Provided text:

····················

Add make_trace_preserving and rework docs for orthogonalize and canonicalize

Author: akirakyle

src/QuantumOpticsBase.jl

@@ -37,7 +37,7 @@ export Basis, GenericBasis, CompositeBasis, basis,
         #superoperators
                 SuperOperator, DenseSuperOperator, DenseSuperOpType,
                 SparseSuperOperator, SparseSuperOpType, ChoiState, KrausOperators,
-                canonicalize, orthogonalize, is_cptp, is_cptni,
+                canonicalize, orthogonalize, make_trace_preserving, is_cptp, is_cptni,
                 is_completely_positive, is_trace_preserving, is_trace_nonincreasing,
                 spre, spost, sprepost, liouvillian, identitysuperoperator,
         #fock

src/superoperators.jl

@@ -412,8 +412,8 @@ Thus the Kraus representation is only defined for quantum channels which map
 mutable struct KrausOperators{B1,B2,T} <: AbstractSuperOperator{B1,B2}
     basis_l::B1
     basis_r::B2
-    data::T
-    function KrausOperators{BL,BR,T}(basis_l::BL, basis_r::BR, data::T) where {BL,BR,T}
+    data::Vector{T}
+    function KrausOperators{BL,BR,T}(basis_l::BL, basis_r::BR, data::Vector{T}) where {BL,BR,T}
         if (any(!samebases(basis_r, M.basis_r) for M in data) ||
             any(!samebases(basis_l, M.basis_l) for M in data))

····················

Excerpted records:
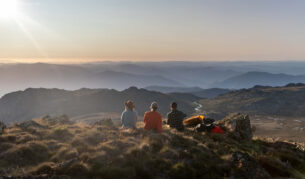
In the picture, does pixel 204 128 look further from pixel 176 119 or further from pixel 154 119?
pixel 154 119

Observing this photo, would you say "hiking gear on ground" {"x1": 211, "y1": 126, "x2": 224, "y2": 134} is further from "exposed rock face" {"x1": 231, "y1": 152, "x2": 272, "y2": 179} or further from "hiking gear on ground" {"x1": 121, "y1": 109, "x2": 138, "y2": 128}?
"exposed rock face" {"x1": 231, "y1": 152, "x2": 272, "y2": 179}

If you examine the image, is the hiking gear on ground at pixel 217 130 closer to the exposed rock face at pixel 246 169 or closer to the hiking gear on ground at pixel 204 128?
the hiking gear on ground at pixel 204 128

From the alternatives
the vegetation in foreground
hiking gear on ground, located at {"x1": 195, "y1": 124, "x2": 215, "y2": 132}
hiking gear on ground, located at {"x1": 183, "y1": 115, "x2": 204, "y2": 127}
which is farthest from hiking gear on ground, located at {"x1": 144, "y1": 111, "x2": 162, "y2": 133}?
hiking gear on ground, located at {"x1": 183, "y1": 115, "x2": 204, "y2": 127}

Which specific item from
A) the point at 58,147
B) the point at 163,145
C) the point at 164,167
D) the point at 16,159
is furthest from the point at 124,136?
the point at 16,159

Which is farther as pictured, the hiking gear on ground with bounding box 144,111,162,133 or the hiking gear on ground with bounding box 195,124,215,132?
the hiking gear on ground with bounding box 195,124,215,132

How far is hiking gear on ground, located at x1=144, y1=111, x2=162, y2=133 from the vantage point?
15.9 metres

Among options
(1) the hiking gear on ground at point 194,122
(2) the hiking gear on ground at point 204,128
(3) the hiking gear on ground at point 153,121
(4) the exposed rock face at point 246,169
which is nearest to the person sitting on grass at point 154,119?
(3) the hiking gear on ground at point 153,121

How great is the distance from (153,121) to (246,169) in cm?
747

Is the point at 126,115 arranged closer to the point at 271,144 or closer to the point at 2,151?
the point at 2,151

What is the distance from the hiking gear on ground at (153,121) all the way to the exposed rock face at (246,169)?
20.7 feet

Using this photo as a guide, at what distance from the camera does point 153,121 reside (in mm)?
16062

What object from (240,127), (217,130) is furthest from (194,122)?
(240,127)

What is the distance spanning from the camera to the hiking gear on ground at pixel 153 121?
1595 cm

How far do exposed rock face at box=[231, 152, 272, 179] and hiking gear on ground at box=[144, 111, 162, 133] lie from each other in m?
6.31
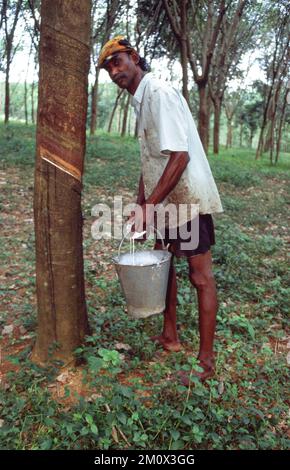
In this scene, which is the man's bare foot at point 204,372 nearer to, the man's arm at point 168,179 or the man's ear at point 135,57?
the man's arm at point 168,179

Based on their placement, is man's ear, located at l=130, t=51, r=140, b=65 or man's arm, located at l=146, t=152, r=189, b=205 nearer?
man's arm, located at l=146, t=152, r=189, b=205

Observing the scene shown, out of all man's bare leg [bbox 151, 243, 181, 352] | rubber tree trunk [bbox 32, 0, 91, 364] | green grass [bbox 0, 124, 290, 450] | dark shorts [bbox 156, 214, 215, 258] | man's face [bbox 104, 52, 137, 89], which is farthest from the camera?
man's bare leg [bbox 151, 243, 181, 352]

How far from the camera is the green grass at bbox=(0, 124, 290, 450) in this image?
6.99 feet

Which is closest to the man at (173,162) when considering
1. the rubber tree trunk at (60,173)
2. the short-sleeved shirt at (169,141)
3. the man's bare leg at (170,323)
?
the short-sleeved shirt at (169,141)

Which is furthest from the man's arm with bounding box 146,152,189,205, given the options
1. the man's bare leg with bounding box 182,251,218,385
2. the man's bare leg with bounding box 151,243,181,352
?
the man's bare leg with bounding box 151,243,181,352

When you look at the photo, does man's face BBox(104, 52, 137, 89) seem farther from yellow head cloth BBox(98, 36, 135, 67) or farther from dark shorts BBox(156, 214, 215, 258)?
dark shorts BBox(156, 214, 215, 258)

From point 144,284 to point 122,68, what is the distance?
1.23 m

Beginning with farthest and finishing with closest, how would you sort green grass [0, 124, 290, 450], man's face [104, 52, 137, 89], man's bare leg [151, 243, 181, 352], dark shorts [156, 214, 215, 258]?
man's bare leg [151, 243, 181, 352]
dark shorts [156, 214, 215, 258]
man's face [104, 52, 137, 89]
green grass [0, 124, 290, 450]

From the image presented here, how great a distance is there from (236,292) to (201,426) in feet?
6.67

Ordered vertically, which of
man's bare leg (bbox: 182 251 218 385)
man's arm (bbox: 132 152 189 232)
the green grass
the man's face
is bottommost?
the green grass

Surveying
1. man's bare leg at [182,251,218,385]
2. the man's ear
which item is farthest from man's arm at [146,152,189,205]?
the man's ear

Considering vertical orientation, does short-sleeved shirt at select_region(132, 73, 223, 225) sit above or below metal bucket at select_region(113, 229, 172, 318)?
above

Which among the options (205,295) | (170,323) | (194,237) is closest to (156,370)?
(170,323)

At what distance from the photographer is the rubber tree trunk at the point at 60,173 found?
2305 mm
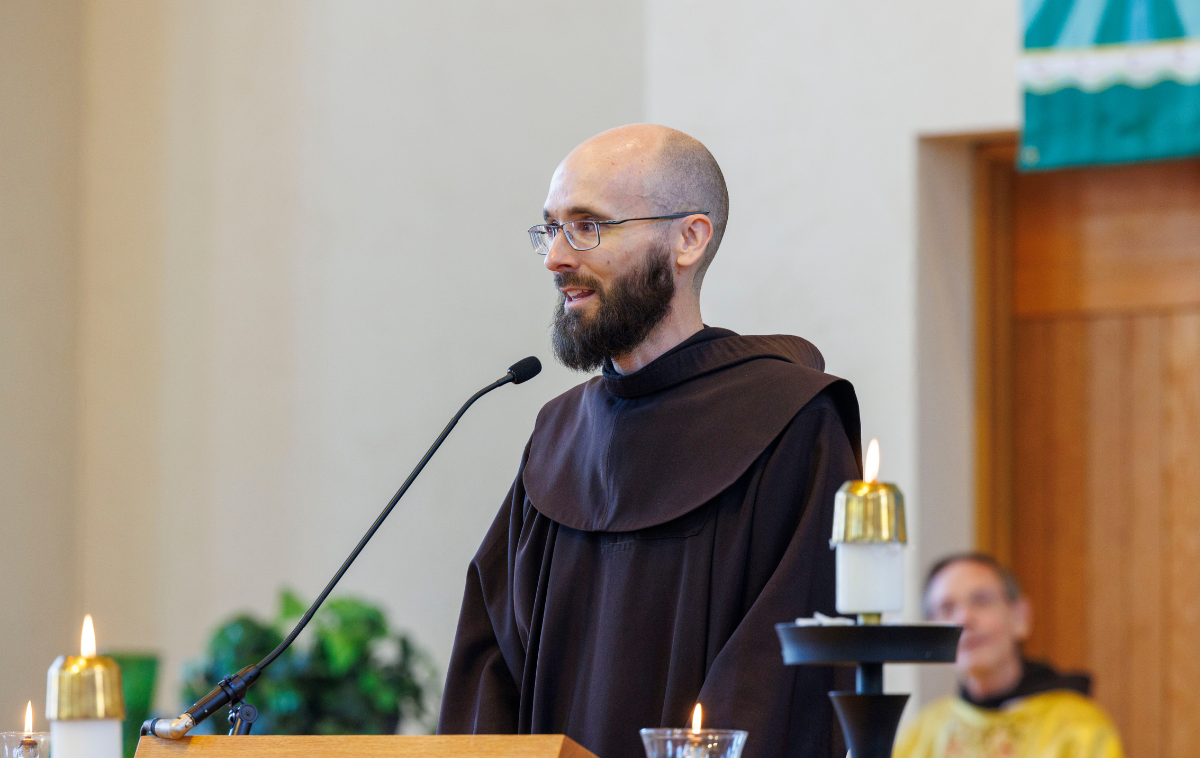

····················

Requirement 1: In the superoperators diff, rewrite the hunk beginning "@@ -37,7 +37,7 @@ export Basis" as a short bulleted list that keeps its main facts.
Requirement 2:
Based on the superoperators diff, decide whether each statement holds. Answer yes or no and quote the words from the diff that decide it.
(a) make_trace_preserving is added to the exported names.
(b) KrausOperators is declared as an immutable struct.
(c) After the change, the data field of KrausOperators is typed as Vector{T}.
Requirement 3: Write the next lines of the superoperators diff, picking up after its final line.

Reply 1:
- The hunk changes the export list in src/QuantumOpticsBase.jl.
- It falls under the superoperators group, which exports SuperOperator, DenseSuperOperator, DenseSuperOpType, SparseSuperOperator, SparseSuperOpType, ChoiState and KrausOperators.
- One line changes: make_trace_preserving is added between orthogonalize and is_cptp. The line now reads canonicalize, orthogonalize, make_trace_preserving, is_cptp, is_cptni.
- The other exports stay the same: is_completely_positive, is_trace_preserving, is_trace_nonincreasing, spre, spost, sprepost, liouvillian and identitysuperoperator.

Reply 2:
(a) Yes: "canonicalize, orthogonalize, make_trace_preserving, is_cptp, is_cptni"
(b) No: "mutable struct KrausOperators{B1,B2,T} <: AbstractSuperOperator{B1,B2}"
(c) Yes: "data::Vector{T}"

Reply 3:
             throw(DimensionMismatch("Tried to assign data with incompatible bases"))
@@ -422,8 +422,8 @@ mutable struct KrausOperators{B1,B2,T} <: AbstractSuperOperator{B1,B2}
         new(basis_l, basis_r, data)
     end
 end
-KrausOperators{BL,BR}(b1::BL,b2::BR,data::T) where {BL,BR,T} = KrausOperators{BL,BR,T}(b1,b2,data)
-KrausOperators(b1::BL,b2::BR,data::T) where {BL,BR,T} = KrausOperators{BL,BR,T}(b1,b2,data)
+KrausOperators{BL,BR}(b1::BL,b2::BR,data::Vector{T}) where {BL,BR,T} = KrausOperators{BL,BR,T}(b1,b2,data)
+KrausOperators(b1::BL,b2::BR,data::Vector{T}) where {BL,BR,T} = KrausOperators{BL,BR,T}(b1,b2,data)
 
 tensor(a::KrausOperators, b::KrausOperators) =
     KrausOperators(a.basis_l ⊗ b.basis_l, a.basis_r ⊗ b.basis_r,
@@ -437,20 +437,19 @@ dagger(a::KrausOperators) = KrausOperators(a.basis_r, a.basis_l, [dagger(op) for
 isapprox(a::KrausOperators, b::KrausOperators; kwargs...) = isapprox(SuperOperator(a), SuperOperator(b); kwargs...)
 
 """
-    canonicalize(kraus::KrausOperators; tol=1e-12)
+    orthogonalize(kraus::KrausOperators; tol=1e-12)
 
-Canonicalize the set kraus operators by performing a qr decomposition.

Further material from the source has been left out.